Passing from Bermuda, he came to Norfolk in Virginia, and thence made a pretty lengthened tour through the States, by Washington, Philadelphia, Buffalo and the lakes. The young votary of the Anacreontic muses—the musical pet of the higher English circles—did not like the American Democracy at all, and has left on record about as unfavorable an opinion and prophecy concerning the republic as has been written at any time since. Every thing seemed tough and unrefined; and when he made his bow to President Thomas Jefferson, he felt a mental shock from the sight of that simple man, wearing “Connemara stockings and slippers,” at the head of a nation. To be sure the society of British officers and Federal Whigs among whom he chose his friends and acquaintances was not calculated to impress him with any favorable idea of the democratic party. But, every allowance made, Moore said enough to show that, Catholic as he was, and come of plebeian forefathers (at least in an immediate manner; for the name O’Moore is high on the old rolls of Irish peerage and rebellion) he never had any hearty sympathy with republicanism and the cause of the people. He was all for the glorious distinctions of rank and historic prestige—the pride, pomp and circumstance of lordly life; and, in fact, looked on America as a sort of moral wilderness. He had no hopes of it, indeed. He said society here was rotten to the core; and he wrote poetical prophecies of its speedy decay and disappearance from among the nations of the earth!

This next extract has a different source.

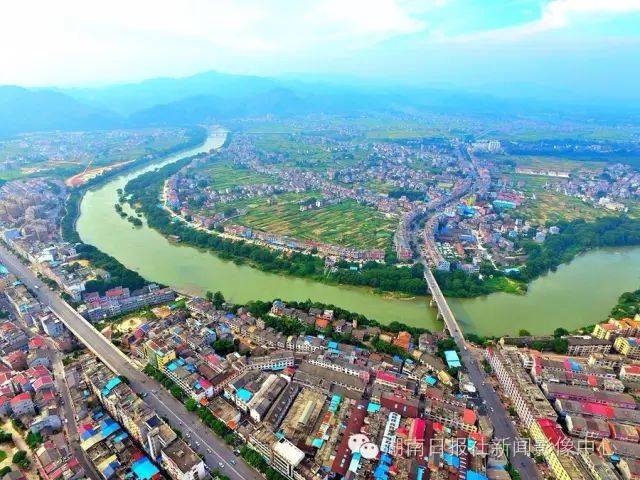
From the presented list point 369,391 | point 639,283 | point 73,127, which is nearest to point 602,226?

And yet there were many things here to conciliate the fastidiousness of the young traveler. Among the other tokens of an exceptional civilization, was one which he himself recalls with an evident feeling of gratified pride. The American master of the packet in which he crossed Ontario—knowing that the young gentleman was a poet—the author of “Anacreon Translated,” and “Juvenile Poems and Songs”—refused to accept any money for his passage—would thus show his sense of what was due to literature! We believe very few ship-masters in any of the old countries would have done so courteously magnanimous a thing as that; and Moore himself probably thought so too. The poet was, in fact, much better pleased with the natural scenery than the people of the continent; and scattered through the verses occasioned by his visit will be found many tributes to the picturesque wildernesses he passed through. Speaking of Niagara and other grand scenes he says—

Oh lady, there are miracles which man

Caged in the bounds of Europe’s narrow span

Can scarcely dream of—which his eye must see

To know how wonderful this world can be.

Moore, as well as hundreds of others, has left us his first impressions on the sight of Niagara Falls. He says, “When we arrived at length at the inn, in the neighborhood of the Falls, it was too late to think of visiting them that evening, and I lay awake almost the whole night with the sound of the cataract in my ears. The day following I consider a sort of era in my life: and the first glimpse I got of that wonderful cataract gave me a feeling which nothing in this world can ever awaken again. It was through an opening among the trees, as we approached the spot where a full view of the Falls was to burst upon us, that I caught this glimpse of the mighty mass of waters folding smoothly over the edge of the precipice, and so overwhelming was the notion it gave me of the awful spectacle I was approaching, that during the short interval that followed, imagination had far outrun the reality; and vast and wonderful as was the scene that then opened upon me my first feeling was that of disappointment. . . But in spite of the start thus got by imagination the triumph of the reality was, in the end, but the greater; for the gradual glory of the scene that opened upon me soon took possession of my whole mind, presenting from day to day, some new beauty or wonder, and like all that is most sublime in nature or art, awakening sad as well as elevating thoughts. . . I should find it difficult to say on which occasion I felt most deeply affected, when looking on the Falls of Niagara, or when standing by moonlight among the ruins of the Coliseum.”